Most judokas prefer to do standing but KL Judo's players seem to prefer newaza. We had a vote on whether to work on newaza first or tachi-waza and it was 80% in favor of newaza first.
So, we started of with juji-gatame (or the cross armlock). I explained that sometimes, the juji comes as a follow up to a throw (transition) and other times, it may be a counter to a throw. But these are actually and far in between. Most of the time it's a result of a roll.
I told them there are two juji rolls that I would be teaching them: i) the one made famous by Alexander Iastkevich and ii) the one created by Neil Adams but that for today, I would focus on the former.
After demonstrating how the roll works, I got the players to do drills on them. I noticed that while most of them were able to execute the roll, many had difficulty keeping uke's head down after the roll. So, we did drills on those too.

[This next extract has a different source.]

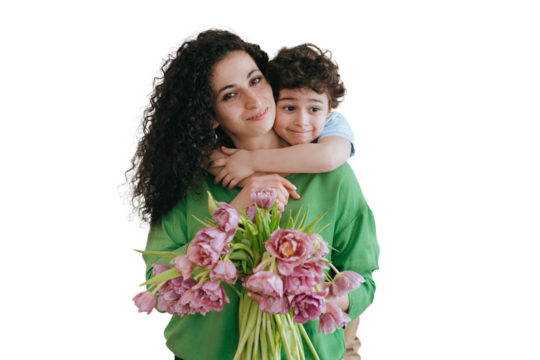 Happy young woman holding bouquet smiles enjoying hugs from little son against transparent background. Mothers day, childhood. Handsome little kid embracing mom with love, family.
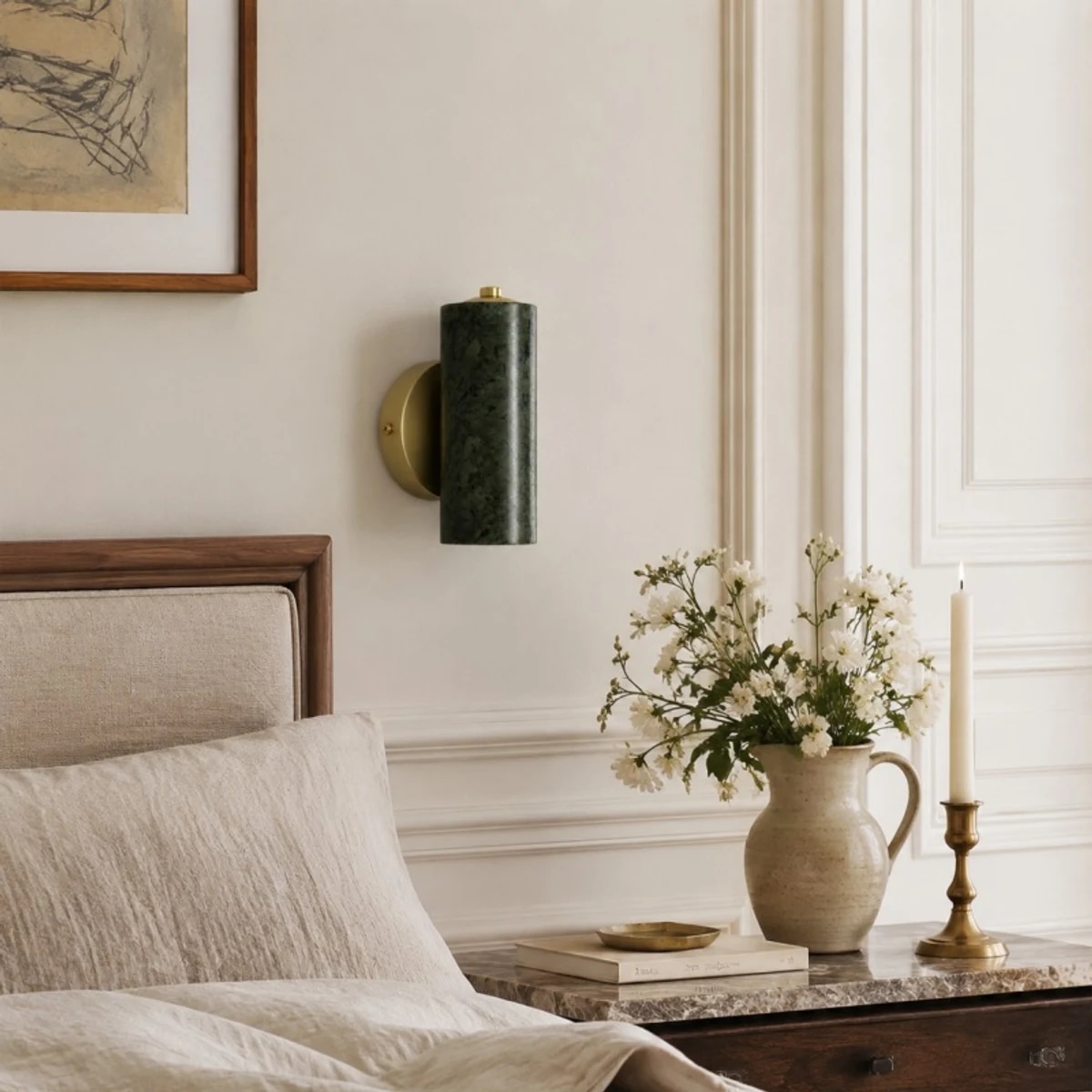 Applique murale en jade vert placée au-dessus d'une table de chevet ornée de fleurs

The drills took up nearly an hour and we didn't have time to work on straightening the arm. That will have to wait for another day.
After a water break, I taught them tai-otoshi, highlighting the fact that it's a hand throw not a leg throw. I demonstrated the basic 3-step motion approach and then showed two variations: the cross grip version and the sleeve version. To learn the technique, the players did uchikomi followed by nagekomi.

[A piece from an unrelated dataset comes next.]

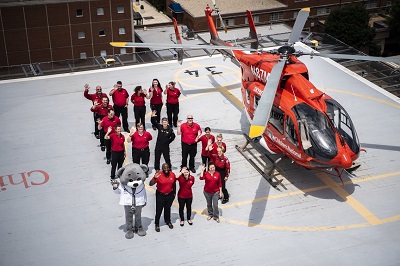 Children's National Sky Bear Transport Team on the hospital rooftop helipad next to helicopter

Before we knew it, it was randori time and we had many guests show up. With so many players on the mat, we did randori motodachi style where a bunch of players would stand out there for two rounds in a row and then they'd be replaced by another set of players who would stay on for two rounds in a row. And this went on and on until we were too tired.
There were a few minor injuries which is to be expected and a couple of scares but those injuries turned out to be not-that-serious, so we are thankful. We are also grateful that there are judo players around who appreciate randori and want to join us to have a good sparring session. This type of collaboration for mutual benefit is what judo is all about and it's what KL Judo Club is all about too.